* _Request_: Repeat the text of every row below word for word, leaving the pictures out of your answer.

Captioned web image data:
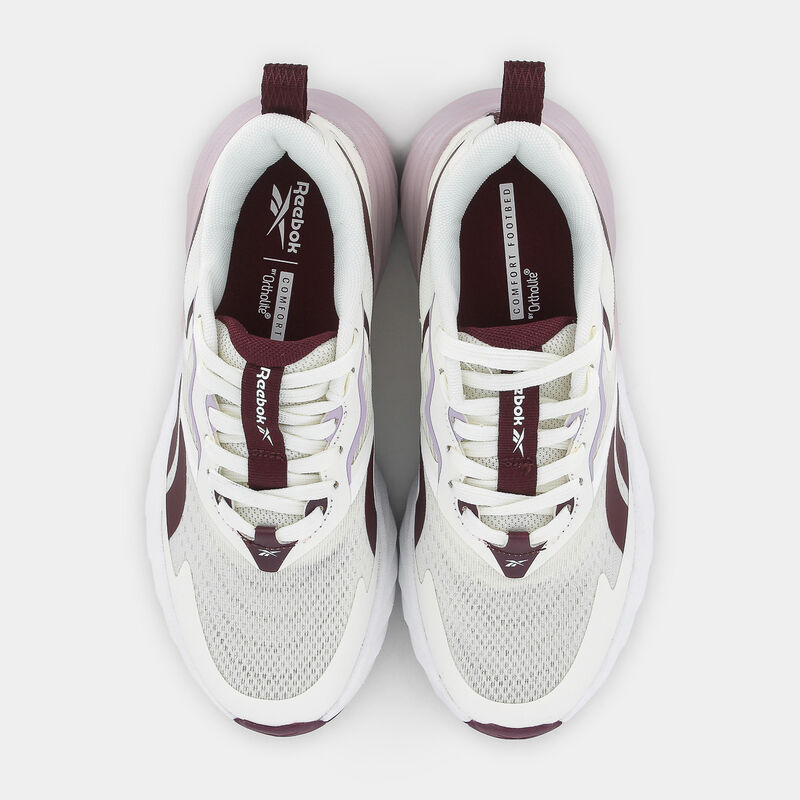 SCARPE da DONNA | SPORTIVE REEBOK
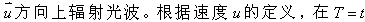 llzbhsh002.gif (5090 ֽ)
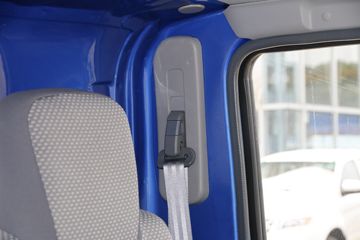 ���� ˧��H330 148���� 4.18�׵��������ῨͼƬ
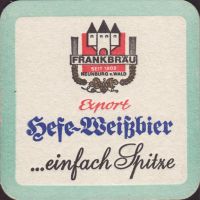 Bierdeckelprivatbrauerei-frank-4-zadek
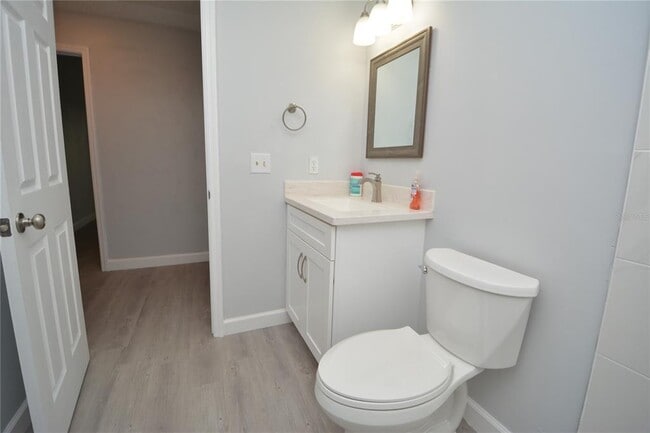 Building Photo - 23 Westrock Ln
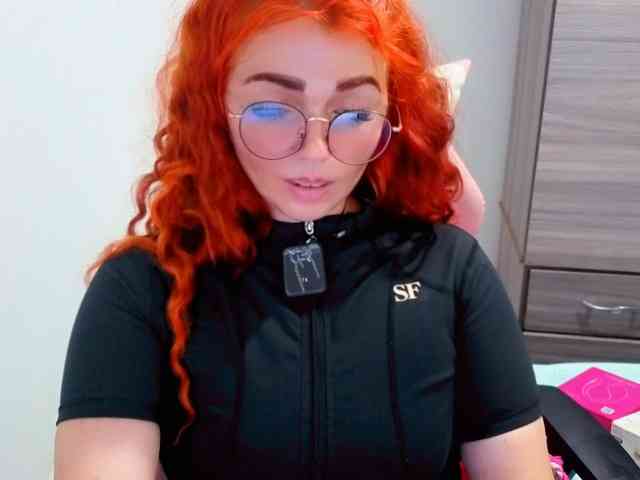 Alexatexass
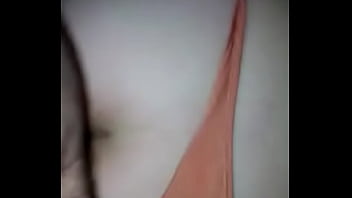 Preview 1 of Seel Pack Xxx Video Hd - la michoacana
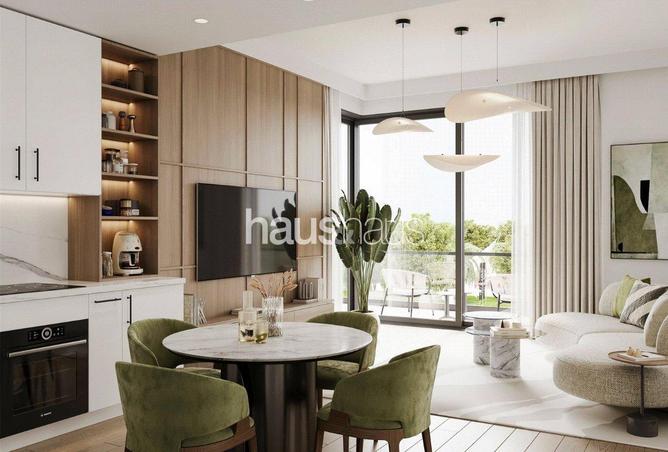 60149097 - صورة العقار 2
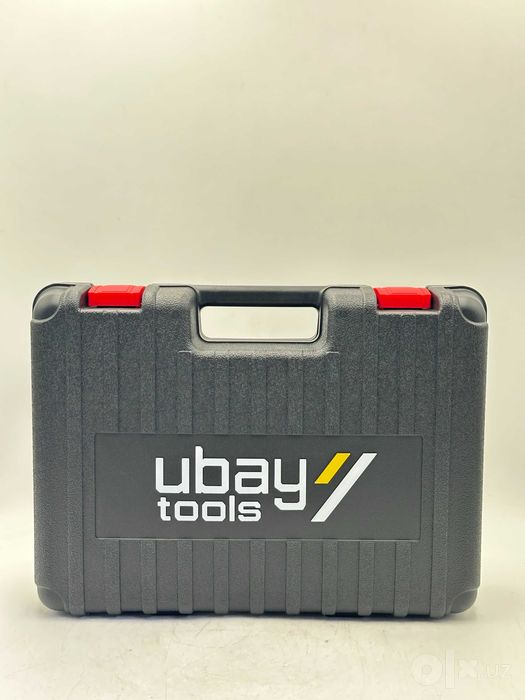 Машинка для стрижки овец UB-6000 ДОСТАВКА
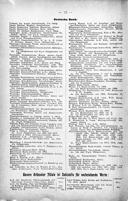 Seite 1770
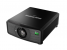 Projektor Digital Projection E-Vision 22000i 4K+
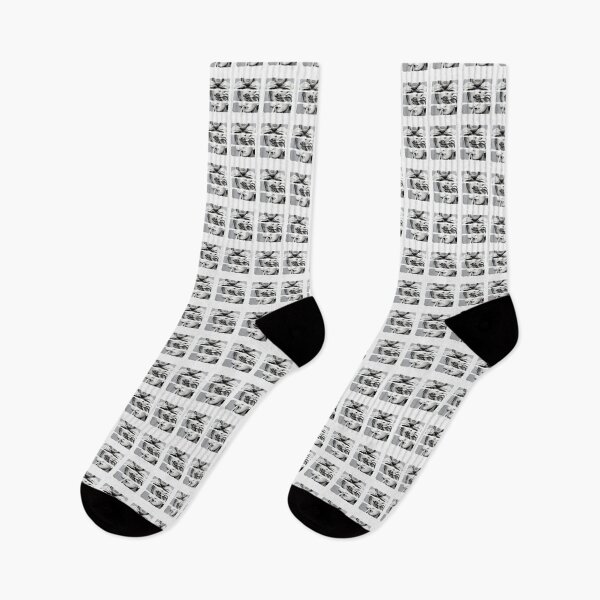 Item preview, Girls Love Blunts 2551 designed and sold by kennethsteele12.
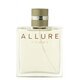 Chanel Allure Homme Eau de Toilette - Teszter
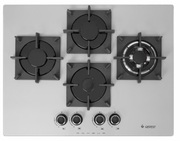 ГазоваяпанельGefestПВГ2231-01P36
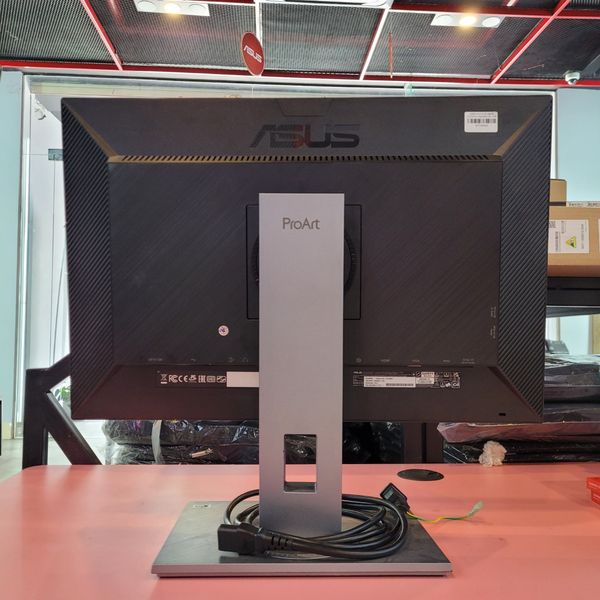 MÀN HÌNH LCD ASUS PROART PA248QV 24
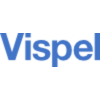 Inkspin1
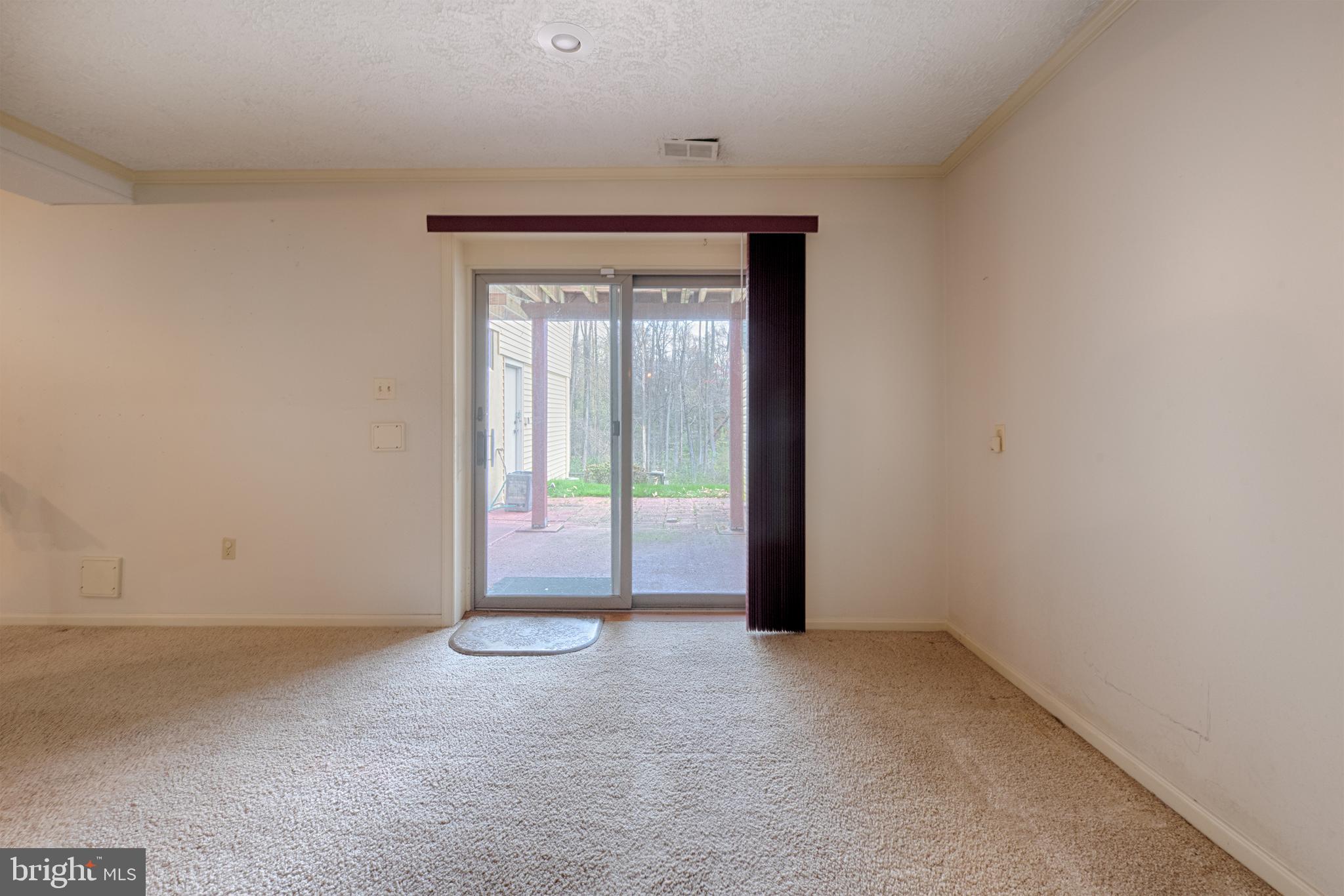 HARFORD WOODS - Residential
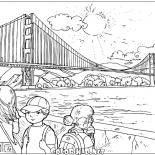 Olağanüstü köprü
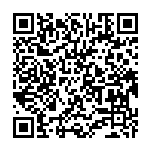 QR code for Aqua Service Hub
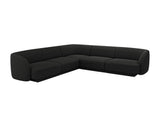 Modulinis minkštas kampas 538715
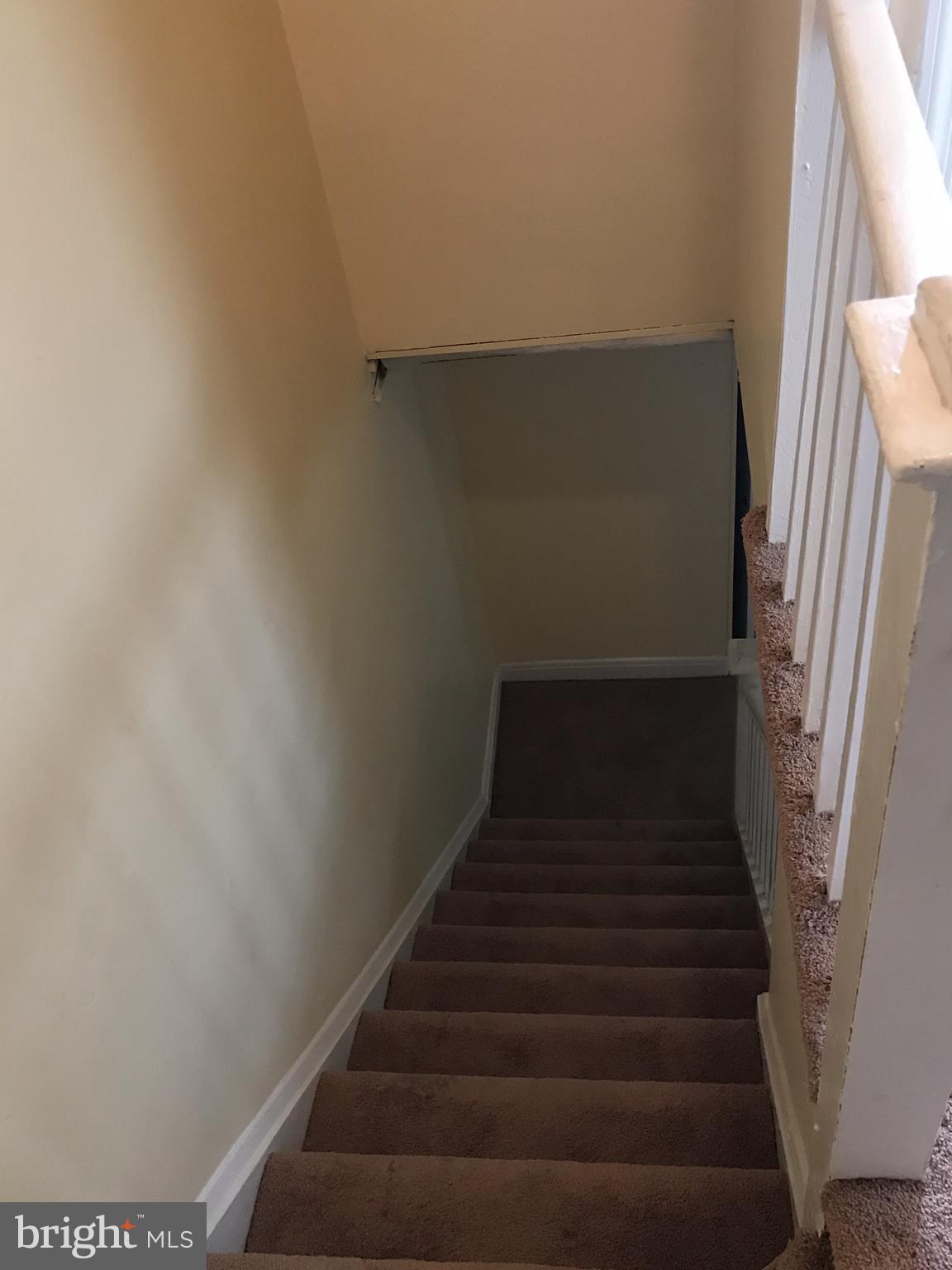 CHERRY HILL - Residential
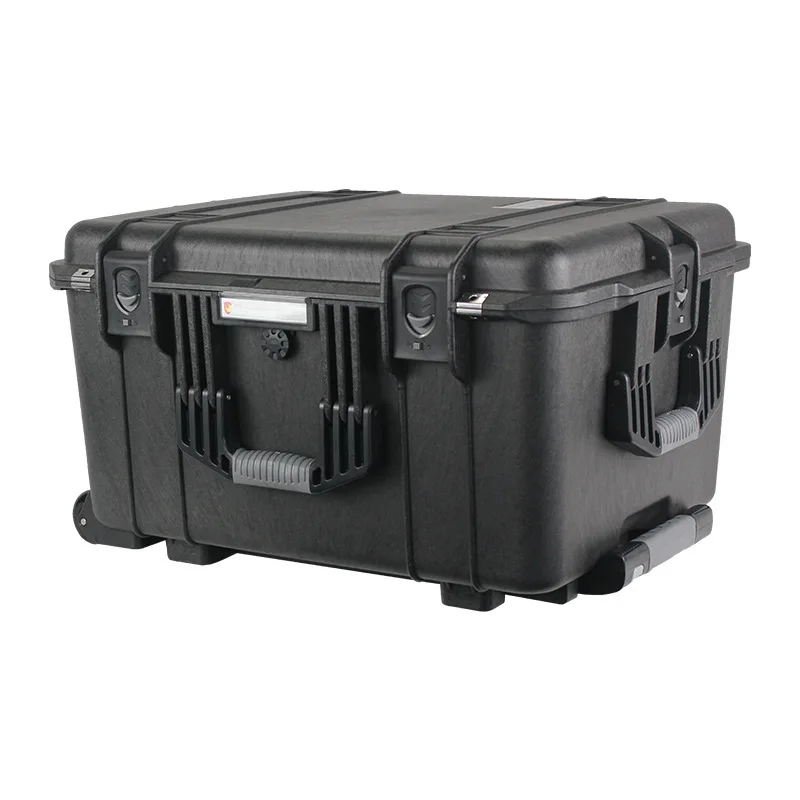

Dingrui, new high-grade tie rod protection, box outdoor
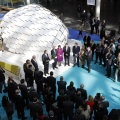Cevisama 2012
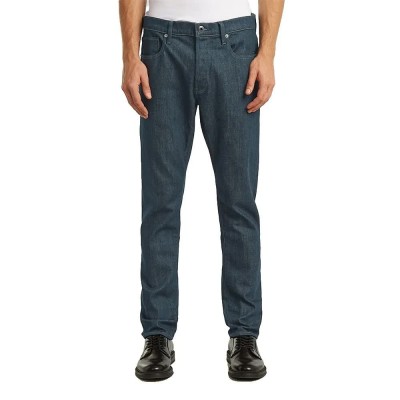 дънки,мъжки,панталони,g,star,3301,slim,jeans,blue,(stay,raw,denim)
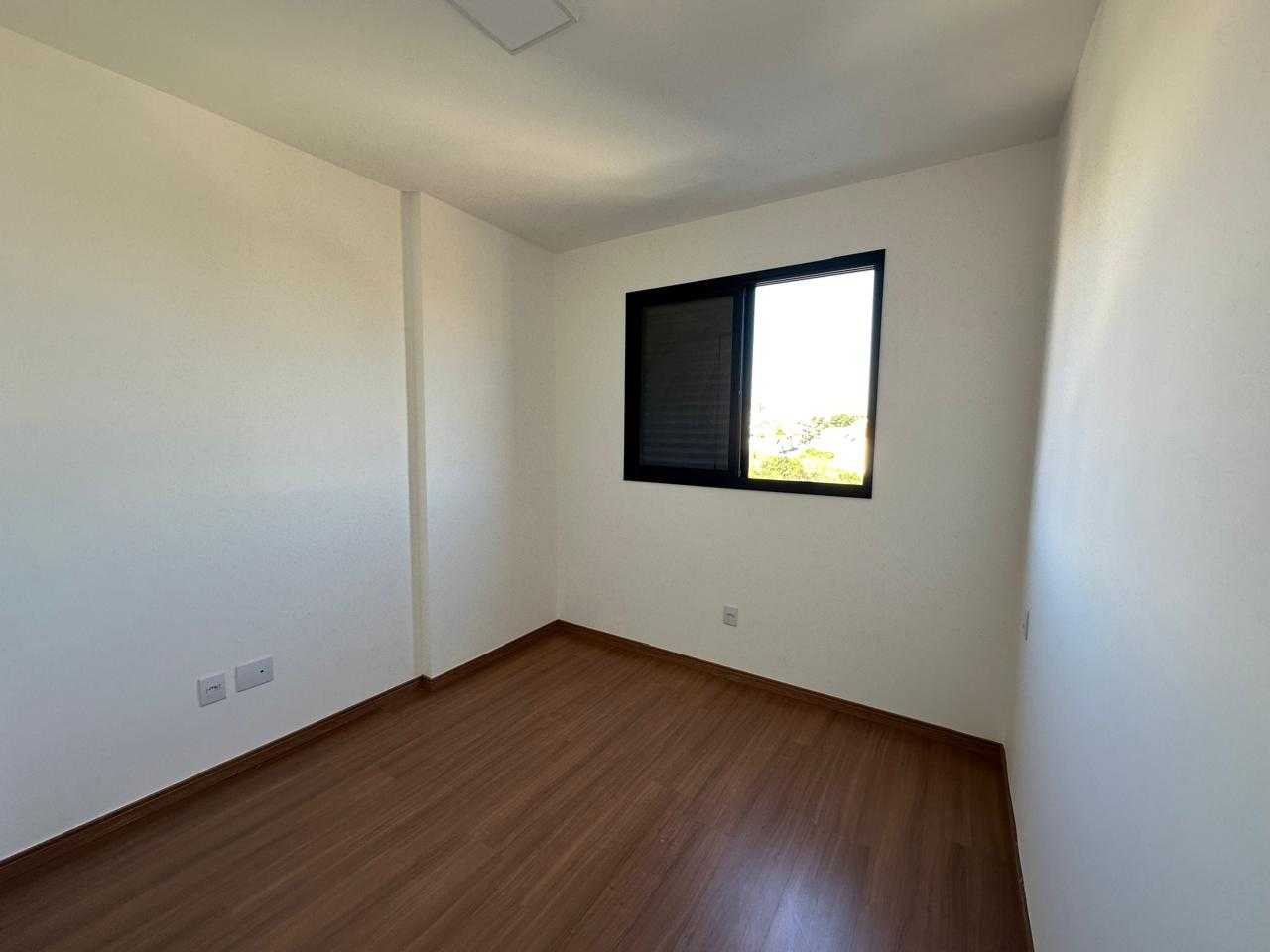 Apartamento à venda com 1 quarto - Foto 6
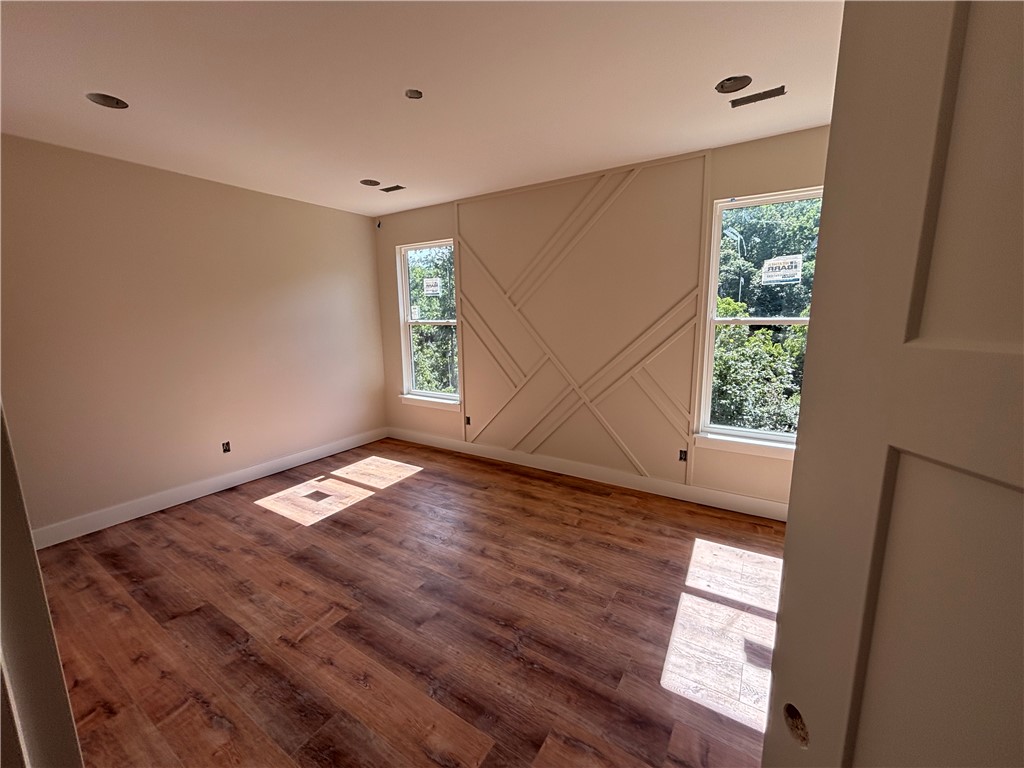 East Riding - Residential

* _Result of the exercise_:
 SCARPE da DONNA | SPORTIVE REEBOK
 llzbhsh002.gif (5090 ֽ)
 ���� ˧��H330 148���� 4.18�׵��������ῨͼƬ
 Bierdeckelprivatbrauerei-frank-4-zadek
 Building Photo - 23 Westrock Ln
 Alexatexass
 Preview 1 of Seel Pack Xxx Video Hd - la michoacana
 60149097 - صورة العقار 2
 Машинка для стрижки овец UB-6000 ДОСТАВКА
 Seite 1770
 Projektor Digital Projection E-Vision 22000i 4K+
 Item preview, Girls Love Blunts 2551 designed and sold by kennethsteele12.
 Chanel Allure Homme Eau de Toilette - Teszter
 ГазоваяпанельGefestПВГ2231-01P36
 MÀN HÌNH LCD ASUS PROART PA248QV 24
 Inkspin1
 HARFORD WOODS - Residential
 Olağanüstü köprü
 QR code for Aqua Service Hub
 Modulinis minkštas kampas 538715
 CHERRY HILL - Residential

Dingrui, new high-grade tie rod protection, box outdoor
Cevisama 2012
 дънки,мъжки,панталони,g,star,3301,slim,jeans,blue,(stay,raw,denim)
 Apartamento à venda com 1 quarto - Foto 6
 East Riding - Residential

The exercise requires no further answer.